By Megon · Cholesterol · Article 11 of the series

PHILA TODAY · LIVE WELL · EAT WELL · MOVE WELL

CHOLESTEROL SERIES · ARTICLE 11 OF 12

Familial hypercholesterolaemia

When high cholesterol runs in the family.

Most high cholesterol is the slow, lifestyle-driven kind we’ve covered in the rest of this series. Familial hypercholesterolaemia (FH) is different. It is a genetic condition that you are born with. It causes very high LDL from childhood. Untreated, it leads to heart attacks two to three decades earlier than in the general population. And — uniquely — it is far more common in South Africa than almost anywhere else in the world.
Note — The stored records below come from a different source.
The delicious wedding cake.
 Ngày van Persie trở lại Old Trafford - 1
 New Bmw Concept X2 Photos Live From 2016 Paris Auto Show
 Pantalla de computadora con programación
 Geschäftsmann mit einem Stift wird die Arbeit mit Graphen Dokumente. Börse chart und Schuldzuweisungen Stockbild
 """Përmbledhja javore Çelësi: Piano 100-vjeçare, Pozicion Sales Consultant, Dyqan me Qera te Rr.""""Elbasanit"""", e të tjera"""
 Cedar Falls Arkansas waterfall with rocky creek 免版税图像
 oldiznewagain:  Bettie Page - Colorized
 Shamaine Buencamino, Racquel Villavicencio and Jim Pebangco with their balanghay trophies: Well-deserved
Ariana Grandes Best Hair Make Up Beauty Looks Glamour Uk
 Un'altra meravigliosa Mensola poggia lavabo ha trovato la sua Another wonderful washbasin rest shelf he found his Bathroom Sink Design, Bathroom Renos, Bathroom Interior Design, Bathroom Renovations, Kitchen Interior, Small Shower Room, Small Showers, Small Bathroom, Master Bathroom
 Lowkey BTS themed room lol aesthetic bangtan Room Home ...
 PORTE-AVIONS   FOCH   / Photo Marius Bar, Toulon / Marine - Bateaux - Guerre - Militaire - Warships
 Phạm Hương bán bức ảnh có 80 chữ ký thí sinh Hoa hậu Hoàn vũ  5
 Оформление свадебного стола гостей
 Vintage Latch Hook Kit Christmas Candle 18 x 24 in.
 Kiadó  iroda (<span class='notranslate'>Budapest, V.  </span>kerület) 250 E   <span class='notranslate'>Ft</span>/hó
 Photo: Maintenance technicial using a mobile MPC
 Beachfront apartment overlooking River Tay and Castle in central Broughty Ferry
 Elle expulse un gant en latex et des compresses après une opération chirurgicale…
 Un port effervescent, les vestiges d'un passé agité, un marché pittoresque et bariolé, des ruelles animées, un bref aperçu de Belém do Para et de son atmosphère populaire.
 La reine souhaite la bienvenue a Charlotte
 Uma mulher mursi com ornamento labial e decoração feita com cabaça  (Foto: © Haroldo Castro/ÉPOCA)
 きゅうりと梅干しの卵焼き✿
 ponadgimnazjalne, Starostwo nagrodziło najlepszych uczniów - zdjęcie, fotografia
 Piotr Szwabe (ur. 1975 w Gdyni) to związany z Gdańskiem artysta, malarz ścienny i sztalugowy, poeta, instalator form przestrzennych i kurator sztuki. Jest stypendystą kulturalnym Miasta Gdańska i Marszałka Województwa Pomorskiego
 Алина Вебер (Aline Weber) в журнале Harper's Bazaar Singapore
This article is for anyone whose cholesterol numbers don’t quite fit the standard pattern. If your LDL is unusually high and you’re young, slim, eat reasonably well, exercise, and have a parent or sibling who had a heart attack before 60 — this article is especially for you.

Why South Africa is unusual

FH is roughly 4 times more common in Afrikaner, Indian and Ashkenazi Jewish South African communities than in the global average — about 1 in 100 versus 1 in 250. This is because of “founder effects”: a small number of original settlers carried the gene, and it spread widely through their descendants. Most affected South Africans do not know they have it.

What FH actually is

FH is caused by a fault in one of three genes (most commonly the LDL receptor gene). LDL receptors are the docking ports on liver cells that catch and remove LDL from the blood. When you have FH, half of your receptors don’t work properly. LDL builds up in the blood from birth — usually at levels 2 to 3 times higher than normal.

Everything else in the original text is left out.